Work instructions: Output the line that contains "Pucci vintage seidenkrawatte" together with each line after it, through the final line of the listing below, word for word; omit pictures.

Data excerpt:
---

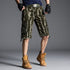Cargo Combat Shorts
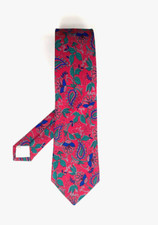 Pucci vintage seidenkrawatte gebraucht kaufen  Berlin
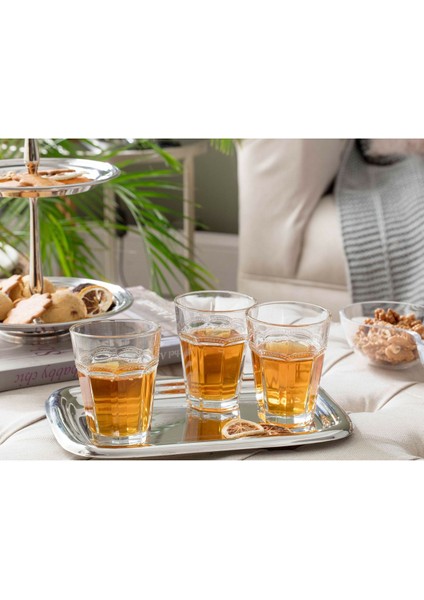 Perline 4'Lü Meşrubat Bardağı fiyatları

---

Solution below:
 Pucci vintage seidenkrawatte gebraucht kaufen  Berlin
 Perline 4'Lü Meşrubat Bardağı fiyatları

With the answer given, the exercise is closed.